* _Texto de partida_
########################################
De este modo, la voluntad popular está circundada por la razón reflexiva y las
instituciones resultan coordinadas y, al mismo tiempo, limitadas.
La construcción del Estado de Esparta es similar a la de Atenas por su
estructura, en la medida en que la ley supone el marco superior y legítimo
de la convivencia y en tanto que los ciudadanos también tienen, por origen,
plenos derechos, sin olvidar que los órganos de gobierno están igualmente
coordinados entre sí. La diferencia es el número de ciudadanos que pueden
acceder al pleno derecho, lo que da lugar a un régimen político distinto: oligárquico en Esparta, democrático en Atenas. Esta última organización política
es la que sirve de modelo a todas las ciudades-estado que conforman la confederación ateniense y a multitud de otras poleis del Asia Menor y de las islas
del Egeo que rechazan las tiranías y las monarquías y que, consecuentemente,
desarrollan regímenes democráticos. Es, concretamente, entre el 471 a.C. y el
446 a.C. cuando se derrumban progresivamente las tiranías de las diferentes
ciudades, aunque resulta difícil distinguir entre los regímenes oligárquicos y
los democráticos. Corinto, por ejemplo, se encuentra a mitad de camino entre
la democracia y la oligarquía, si bien dominan algo más los caracteres que
definen a esta última.
########################################
* _Actividades_
1. Responda con brevedad, según el texto sobre Esparta y Atenas:
(a) ¿Qué régimen político se da en Esparta?
(b) ¿Entre qué años se derrumban progresivamente las tiranías de las ciudades?
(c) ¿Qué caracteres dominan algo más en Corinto?
2. Enumere todos los lugares geográficos que el texto sobre Esparta y Atenas nombra con nombre propio.
Las entradas no intervienen en ninguna de estas actividades.

[Entradas de razonamiento espacial]
########################################
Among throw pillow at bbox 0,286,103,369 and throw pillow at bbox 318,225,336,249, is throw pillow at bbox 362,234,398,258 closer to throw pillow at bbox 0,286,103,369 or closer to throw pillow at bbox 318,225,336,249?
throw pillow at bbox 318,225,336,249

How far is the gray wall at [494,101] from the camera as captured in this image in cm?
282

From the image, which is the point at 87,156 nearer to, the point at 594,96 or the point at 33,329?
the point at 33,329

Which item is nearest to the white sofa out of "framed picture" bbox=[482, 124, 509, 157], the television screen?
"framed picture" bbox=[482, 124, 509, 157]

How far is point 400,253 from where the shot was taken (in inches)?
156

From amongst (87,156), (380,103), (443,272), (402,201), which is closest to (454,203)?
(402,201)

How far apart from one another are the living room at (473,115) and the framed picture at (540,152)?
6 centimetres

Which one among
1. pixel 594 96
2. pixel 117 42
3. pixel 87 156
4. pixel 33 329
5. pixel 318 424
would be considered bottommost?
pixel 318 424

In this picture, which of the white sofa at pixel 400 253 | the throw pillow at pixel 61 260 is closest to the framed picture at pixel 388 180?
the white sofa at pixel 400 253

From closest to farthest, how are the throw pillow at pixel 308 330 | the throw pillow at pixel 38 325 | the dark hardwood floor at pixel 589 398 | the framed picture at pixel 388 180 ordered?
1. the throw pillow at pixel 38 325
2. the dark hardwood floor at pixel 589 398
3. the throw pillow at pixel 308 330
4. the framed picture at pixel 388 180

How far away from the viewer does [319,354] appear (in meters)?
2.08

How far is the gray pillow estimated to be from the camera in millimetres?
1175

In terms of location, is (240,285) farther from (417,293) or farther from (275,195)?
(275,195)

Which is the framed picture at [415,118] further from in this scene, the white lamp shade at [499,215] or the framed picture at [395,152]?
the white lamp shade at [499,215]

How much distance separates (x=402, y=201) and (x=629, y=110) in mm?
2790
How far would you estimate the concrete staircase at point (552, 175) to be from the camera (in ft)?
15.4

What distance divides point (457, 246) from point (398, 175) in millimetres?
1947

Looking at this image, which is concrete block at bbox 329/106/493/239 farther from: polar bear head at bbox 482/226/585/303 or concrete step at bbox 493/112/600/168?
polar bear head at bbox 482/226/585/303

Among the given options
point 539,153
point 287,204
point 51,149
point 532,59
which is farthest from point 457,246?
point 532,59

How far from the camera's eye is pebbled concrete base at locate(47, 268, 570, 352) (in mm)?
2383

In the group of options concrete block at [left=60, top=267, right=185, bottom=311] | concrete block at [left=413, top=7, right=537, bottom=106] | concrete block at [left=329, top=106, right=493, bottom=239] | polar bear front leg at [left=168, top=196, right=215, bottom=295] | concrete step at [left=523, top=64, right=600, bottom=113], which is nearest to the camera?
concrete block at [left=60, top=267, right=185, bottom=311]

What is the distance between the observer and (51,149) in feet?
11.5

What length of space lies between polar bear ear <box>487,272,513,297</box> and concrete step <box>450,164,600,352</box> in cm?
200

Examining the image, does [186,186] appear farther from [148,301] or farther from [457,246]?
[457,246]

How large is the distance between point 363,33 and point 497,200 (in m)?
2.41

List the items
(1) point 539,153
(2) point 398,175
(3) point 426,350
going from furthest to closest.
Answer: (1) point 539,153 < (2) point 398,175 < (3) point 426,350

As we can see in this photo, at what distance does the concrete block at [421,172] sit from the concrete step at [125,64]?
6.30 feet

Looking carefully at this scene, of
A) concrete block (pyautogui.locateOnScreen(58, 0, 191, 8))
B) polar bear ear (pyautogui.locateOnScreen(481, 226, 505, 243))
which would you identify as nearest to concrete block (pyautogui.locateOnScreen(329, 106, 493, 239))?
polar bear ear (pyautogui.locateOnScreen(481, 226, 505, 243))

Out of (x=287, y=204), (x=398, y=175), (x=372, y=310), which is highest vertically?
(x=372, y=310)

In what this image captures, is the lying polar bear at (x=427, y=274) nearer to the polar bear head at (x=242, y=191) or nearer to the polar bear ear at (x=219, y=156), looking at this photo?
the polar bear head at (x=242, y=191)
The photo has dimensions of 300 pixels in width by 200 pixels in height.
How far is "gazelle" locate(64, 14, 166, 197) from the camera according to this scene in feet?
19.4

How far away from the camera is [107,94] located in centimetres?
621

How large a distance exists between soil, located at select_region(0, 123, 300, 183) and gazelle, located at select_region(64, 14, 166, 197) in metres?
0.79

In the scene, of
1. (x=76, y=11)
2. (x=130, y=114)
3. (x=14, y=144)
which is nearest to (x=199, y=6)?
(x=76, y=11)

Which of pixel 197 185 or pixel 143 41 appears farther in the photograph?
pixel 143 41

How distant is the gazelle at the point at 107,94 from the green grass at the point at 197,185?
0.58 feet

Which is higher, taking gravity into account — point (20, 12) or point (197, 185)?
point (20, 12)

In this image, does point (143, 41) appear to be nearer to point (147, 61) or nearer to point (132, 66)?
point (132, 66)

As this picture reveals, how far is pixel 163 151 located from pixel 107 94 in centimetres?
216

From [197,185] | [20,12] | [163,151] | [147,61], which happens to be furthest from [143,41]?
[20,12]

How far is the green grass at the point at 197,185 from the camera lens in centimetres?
########################################
* _Respuestas por actividad_
1.
(a) Un régimen oligárquico.
(b) Entre el 471 a.C. y el 446 a.C.
(c) Los que definen a la oligarquía.

2. Esparta, Atenas, Asia Menor, las islas del Egeo y Corinto.